Purpose: An accurate system for predicting survival for patients with solid tumors will allow for better patient selection for both established and novel therapies. We propose a staging system for clear cell variants of renal cell carcinoma (RCC) that includes molecular predictors and standard clinical predictors such as tumor-node-metastasis (TNM) stage, histological grade, and performance status (PS).
Experimental design: A custom tissue array was constructed using clear cell RCC from 318 patients, representing all stages of localized and metastatic RCC, and immunohistochemically stained for molecular markers Ki67, p53, gelsolin, CA9, CA12, PTEN, EpCAM, and vimentin. We present a strategy for evaluating individual candidate markers for prognostic information and integrating informative markers into a multivariate prognostic system.
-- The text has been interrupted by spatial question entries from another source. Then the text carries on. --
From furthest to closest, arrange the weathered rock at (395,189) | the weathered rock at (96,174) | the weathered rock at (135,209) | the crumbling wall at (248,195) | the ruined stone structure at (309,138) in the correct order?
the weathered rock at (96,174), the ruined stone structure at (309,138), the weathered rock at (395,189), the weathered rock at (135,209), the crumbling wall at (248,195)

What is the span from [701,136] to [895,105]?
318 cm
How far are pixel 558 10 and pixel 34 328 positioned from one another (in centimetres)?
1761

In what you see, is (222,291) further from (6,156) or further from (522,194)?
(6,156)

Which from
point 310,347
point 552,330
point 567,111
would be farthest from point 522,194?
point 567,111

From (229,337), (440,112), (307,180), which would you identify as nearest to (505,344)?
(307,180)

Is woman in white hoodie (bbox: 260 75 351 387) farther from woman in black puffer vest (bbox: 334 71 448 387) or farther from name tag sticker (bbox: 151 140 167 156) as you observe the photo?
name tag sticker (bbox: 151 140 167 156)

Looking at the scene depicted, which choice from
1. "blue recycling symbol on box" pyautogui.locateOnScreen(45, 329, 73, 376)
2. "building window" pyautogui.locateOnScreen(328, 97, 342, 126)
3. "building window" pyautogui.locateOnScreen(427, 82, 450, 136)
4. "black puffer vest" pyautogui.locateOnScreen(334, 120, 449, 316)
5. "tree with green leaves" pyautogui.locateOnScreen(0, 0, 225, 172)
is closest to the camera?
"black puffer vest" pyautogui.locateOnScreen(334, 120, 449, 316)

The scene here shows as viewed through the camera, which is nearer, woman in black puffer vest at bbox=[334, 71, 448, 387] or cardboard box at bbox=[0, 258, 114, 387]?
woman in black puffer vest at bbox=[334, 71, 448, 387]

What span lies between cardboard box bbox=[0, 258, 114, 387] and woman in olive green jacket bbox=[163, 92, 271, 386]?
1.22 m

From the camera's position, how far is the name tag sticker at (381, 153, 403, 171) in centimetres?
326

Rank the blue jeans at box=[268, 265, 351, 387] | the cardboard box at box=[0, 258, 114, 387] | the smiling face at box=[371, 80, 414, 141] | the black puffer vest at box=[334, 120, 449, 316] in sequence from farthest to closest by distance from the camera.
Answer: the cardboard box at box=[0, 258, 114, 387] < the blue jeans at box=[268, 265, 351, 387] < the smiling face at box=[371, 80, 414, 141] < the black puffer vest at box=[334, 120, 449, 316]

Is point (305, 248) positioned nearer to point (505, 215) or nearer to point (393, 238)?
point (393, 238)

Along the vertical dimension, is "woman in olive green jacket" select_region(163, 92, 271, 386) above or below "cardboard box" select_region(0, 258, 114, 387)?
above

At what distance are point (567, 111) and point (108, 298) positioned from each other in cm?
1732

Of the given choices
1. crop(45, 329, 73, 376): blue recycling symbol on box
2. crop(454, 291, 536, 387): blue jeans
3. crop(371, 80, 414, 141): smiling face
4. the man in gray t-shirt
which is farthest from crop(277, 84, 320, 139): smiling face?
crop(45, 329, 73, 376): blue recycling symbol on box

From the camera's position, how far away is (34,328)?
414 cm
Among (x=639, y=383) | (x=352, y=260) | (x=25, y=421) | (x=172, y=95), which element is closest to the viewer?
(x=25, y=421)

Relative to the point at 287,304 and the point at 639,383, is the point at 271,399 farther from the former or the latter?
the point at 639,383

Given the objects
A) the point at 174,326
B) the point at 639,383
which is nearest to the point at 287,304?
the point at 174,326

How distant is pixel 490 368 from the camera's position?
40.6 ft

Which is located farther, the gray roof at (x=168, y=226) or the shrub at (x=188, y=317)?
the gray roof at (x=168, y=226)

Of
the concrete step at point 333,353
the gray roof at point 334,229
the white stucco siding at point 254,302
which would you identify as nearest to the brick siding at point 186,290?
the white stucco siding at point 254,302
Results: The overall median follow-up and the median follow-up for surviving patients were 28 and 55 months, respectively. A prognostic model based primarily on molecular markers included metastasis status, p53, CA9, gelsolin, and vimentin as predictors and had high discriminatory power: its statistically validated concordance index (C-index) was found to be 0.75. A prognostic model based on a combination of clinical and molecular predictors included metastasis status, T stage, Eastern Cooperative Oncology Group PS, p53, CA9, and vimentin as predictors and had a C-index of 0.79, which was significantly higher (P < 0.05) than that of prognostic models based on grade alone (C = 0.65), TNM stage alone (C = 0.73), or the University of California Los Angeles integrated staging system (C = 0.76).
Conclusions: Protein expressions obtained using widely available technology can complement standard clinical predictors such as TNM stage, histological grade, and PS.